PARIS (AFP) - Rock star Sting on Saturday (Nov 12) reopened the Bataclan, the Paris concert hall where Islamic militants massacred 90 people, with a hugely symbolic show to mark the first anniversary of France’s bloodiest terror attacks.
“We will not forget them,” the British singer told the crowd in French after a minute’s silence for the 130 people who lost their lives in a night of gun and bomb attacks across Paris on November 13, 2015.
“Tonight we have two tasks to achieve: first to remember those who lost their lives in the attack, and then to celebrate life and music in this historic place.”
Sting began the emotionally charged concert with his song Fragile, singing: “Nothing comes from violence and nothing will.”
Many in the crowd wept during the first song, but the singer then got the place on its feet clapping and stamping with Message In A Bottle.
“I’ll send an SOS to the world,” he sang. “Only hope can keep us alive.”
Scores of survivors of the Bataclan assault attended the packed concert, the dominant event in a weekend of otherwise low-key commemorations.
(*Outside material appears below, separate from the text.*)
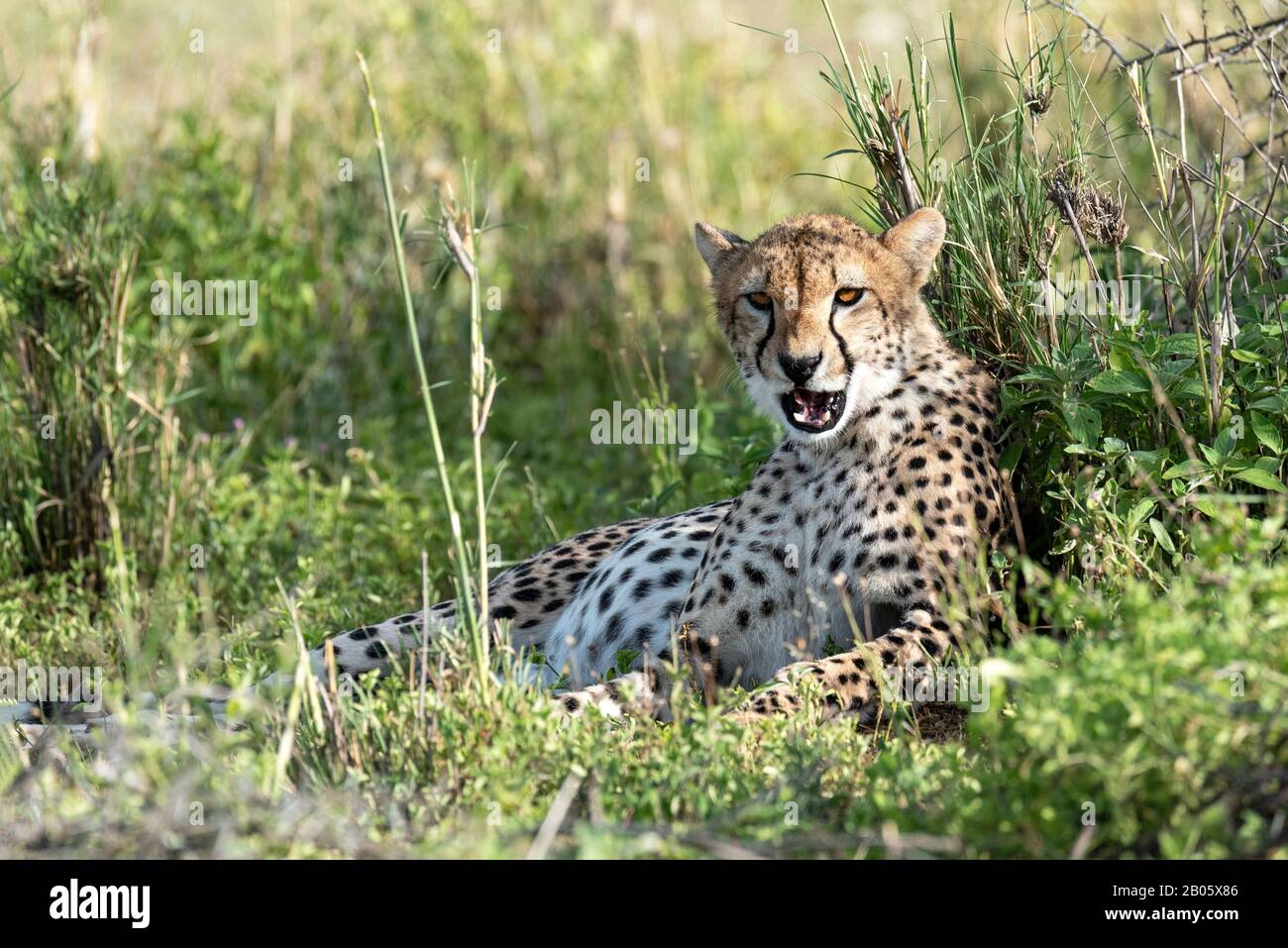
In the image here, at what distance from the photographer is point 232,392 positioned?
6.45 m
Among them was Aurelien, determined to have a good night despite the pain of returning to the scene of so much horror.
“It’s the first time I’ve been in a public space for a year. I haven’t been to the cinema, to a concert, I get my shopping delivered – I’ve always stayed at mine,” said Aurelien, who did not want to give his full name.
“Tonight I’m taking my life back like it was before. It’s a duty, there’s an obligation to be here – because there are 90 people who can’t come anymore,” he added, visibly moved, his hands trembling.
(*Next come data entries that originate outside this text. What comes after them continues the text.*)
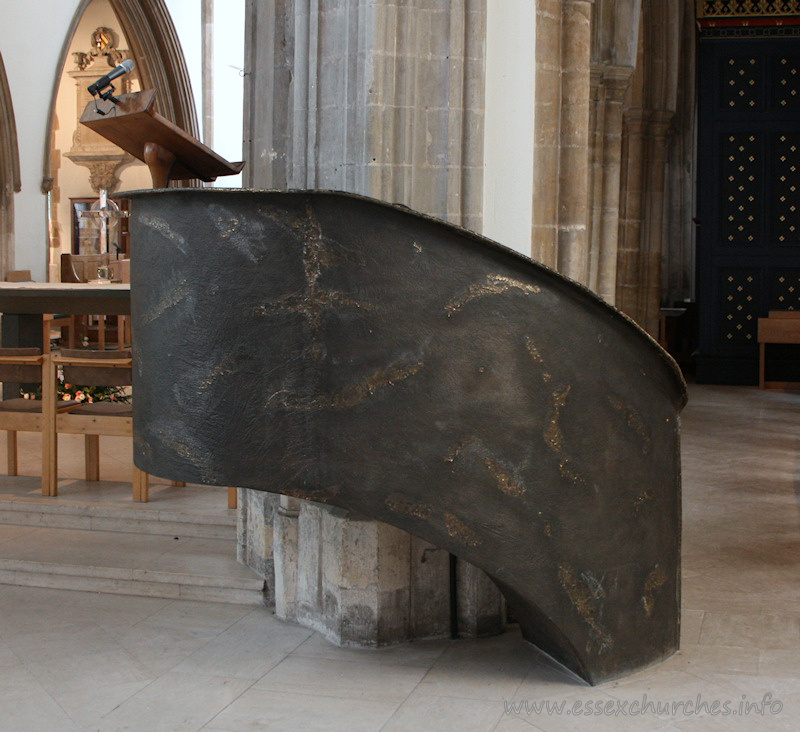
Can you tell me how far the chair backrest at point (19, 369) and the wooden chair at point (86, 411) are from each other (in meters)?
0.27

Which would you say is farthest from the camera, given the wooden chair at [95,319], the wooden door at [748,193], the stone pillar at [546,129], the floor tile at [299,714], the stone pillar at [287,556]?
the wooden door at [748,193]

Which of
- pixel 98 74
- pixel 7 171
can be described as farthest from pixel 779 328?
pixel 98 74

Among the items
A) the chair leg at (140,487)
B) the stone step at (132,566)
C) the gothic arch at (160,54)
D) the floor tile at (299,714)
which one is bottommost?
the floor tile at (299,714)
“It was very hard to be here at first, but now it’s going a bit better – I’m drinking my beer and I’m hoping to have a good time.” .
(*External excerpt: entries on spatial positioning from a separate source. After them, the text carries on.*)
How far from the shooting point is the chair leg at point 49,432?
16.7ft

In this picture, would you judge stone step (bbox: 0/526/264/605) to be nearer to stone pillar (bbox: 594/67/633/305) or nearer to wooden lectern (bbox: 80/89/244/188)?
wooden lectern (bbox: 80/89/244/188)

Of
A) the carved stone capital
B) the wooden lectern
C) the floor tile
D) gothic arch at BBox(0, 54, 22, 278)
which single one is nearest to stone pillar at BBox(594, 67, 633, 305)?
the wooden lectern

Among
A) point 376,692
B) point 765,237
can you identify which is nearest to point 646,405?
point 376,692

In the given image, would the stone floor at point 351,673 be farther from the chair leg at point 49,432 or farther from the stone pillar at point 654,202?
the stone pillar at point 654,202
Sting also paid tribute to big names in the music world who died in the past year – “David Bowie, Prince, Lemmy from Motorhead, Glenn Fry and yesterday Leonard Cohen” as he launched into the song 50,000.
Georges Salines, who lost his 28-year-old daughter Lola at the Bataclan and was among more than 250 survivors and victims attending, said the concert was “almost a taking back of the space for music and fun from the forces of death”.
The wave of Islamic State group attacks profoundly shook France but Prime Minister Manuel Valls vowed Saturday that “Islamist terrorism” would be defeated once and for all.
“Terrorism will strike us again,” he warned.
“But we have in ourselves all the resources to resist and all the strength to beat it,” he added, as flowers and candles were left outside the Bataclan amid tight security.
On Sunday, the actual anniversary of the attacks, President Francois Hollande and Paris Mayor Anne Hidalgo will unveil plaques outside the Bataclan as well as the other locations that were targeted – the national stadium, restaurants and bars.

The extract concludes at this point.